- _Problem statement_:
Arrange every line of the records below into a numbered list, omitting the blank lines.

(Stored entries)

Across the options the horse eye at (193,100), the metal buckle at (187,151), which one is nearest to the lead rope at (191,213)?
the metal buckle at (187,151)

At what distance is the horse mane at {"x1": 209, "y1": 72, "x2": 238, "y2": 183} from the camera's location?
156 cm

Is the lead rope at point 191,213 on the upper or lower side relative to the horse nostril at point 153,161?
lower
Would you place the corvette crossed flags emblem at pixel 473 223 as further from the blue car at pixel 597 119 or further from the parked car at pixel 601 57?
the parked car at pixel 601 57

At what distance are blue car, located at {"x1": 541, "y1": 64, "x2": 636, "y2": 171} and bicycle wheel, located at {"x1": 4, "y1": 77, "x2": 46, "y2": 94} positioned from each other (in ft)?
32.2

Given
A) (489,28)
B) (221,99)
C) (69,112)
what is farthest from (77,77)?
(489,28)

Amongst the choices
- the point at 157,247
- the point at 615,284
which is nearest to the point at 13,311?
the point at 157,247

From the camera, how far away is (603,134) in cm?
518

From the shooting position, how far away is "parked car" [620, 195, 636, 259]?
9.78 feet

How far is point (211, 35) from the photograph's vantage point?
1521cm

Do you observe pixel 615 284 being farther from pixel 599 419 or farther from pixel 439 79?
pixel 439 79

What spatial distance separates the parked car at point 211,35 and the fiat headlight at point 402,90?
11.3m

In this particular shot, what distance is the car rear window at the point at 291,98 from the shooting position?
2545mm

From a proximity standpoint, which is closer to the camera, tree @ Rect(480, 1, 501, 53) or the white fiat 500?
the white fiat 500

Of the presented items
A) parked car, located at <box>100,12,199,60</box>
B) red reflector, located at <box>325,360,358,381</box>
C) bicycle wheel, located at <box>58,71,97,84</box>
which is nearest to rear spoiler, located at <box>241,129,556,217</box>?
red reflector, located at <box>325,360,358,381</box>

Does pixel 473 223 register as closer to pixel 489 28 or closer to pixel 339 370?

- _Output of the task_:
1. Across the options the horse eye at (193,100), the metal buckle at (187,151), which one is nearest to the lead rope at (191,213)?
2. the metal buckle at (187,151)
3. At what distance is the horse mane at {"x1": 209, "y1": 72, "x2": 238, "y2": 183} from the camera's location?
4. 156 cm
5. Is the lead rope at point 191,213 on the upper or lower side relative to the horse nostril at point 153,161?
6. lower
7. Would you place the corvette crossed flags emblem at pixel 473 223 as further from the blue car at pixel 597 119 or further from the parked car at pixel 601 57?
8. the parked car at pixel 601 57
9. At what distance are blue car, located at {"x1": 541, "y1": 64, "x2": 636, "y2": 171} and bicycle wheel, located at {"x1": 4, "y1": 77, "x2": 46, "y2": 94} positioned from each other (in ft)?
10. 32.2
11. Given
12. A) (489,28)
13. B) (221,99)
14. C) (69,112)
15. what is farthest from (77,77)?
16. (489,28)
17. Amongst the choices
18. - the point at 157,247
19. - the point at 615,284
20. which is nearest to the point at 13,311?
21. the point at 157,247
22. From the camera, how far away is (603,134) in cm?
23. 518
24. From the shooting position, how far away is "parked car" [620, 195, 636, 259]?
25. 9.78 feet
26. How far is point (211, 35) from the photograph's vantage point?
27. 1521cm
28. Do you observe pixel 615 284 being farther from pixel 599 419 or farther from pixel 439 79?
29. pixel 439 79
30. What spatial distance separates the parked car at point 211,35 and the fiat headlight at point 402,90?
31. 11.3m
32. In this particular shot, what distance is the car rear window at the point at 291,98 from the shooting position?
33. 2545mm
34. From a proximity standpoint, which is closer to the camera, tree @ Rect(480, 1, 501, 53) or the white fiat 500?
35. the white fiat 500
36. Of the presented items
37. A) parked car, located at <box>100,12,199,60</box>
38. B) red reflector, located at <box>325,360,358,381</box>
39. C) bicycle wheel, located at <box>58,71,97,84</box>
40. which is nearest to rear spoiler, located at <box>241,129,556,217</box>?
41. red reflector, located at <box>325,360,358,381</box>
42. Does pixel 473 223 register as closer to pixel 489 28 or closer to pixel 339 370?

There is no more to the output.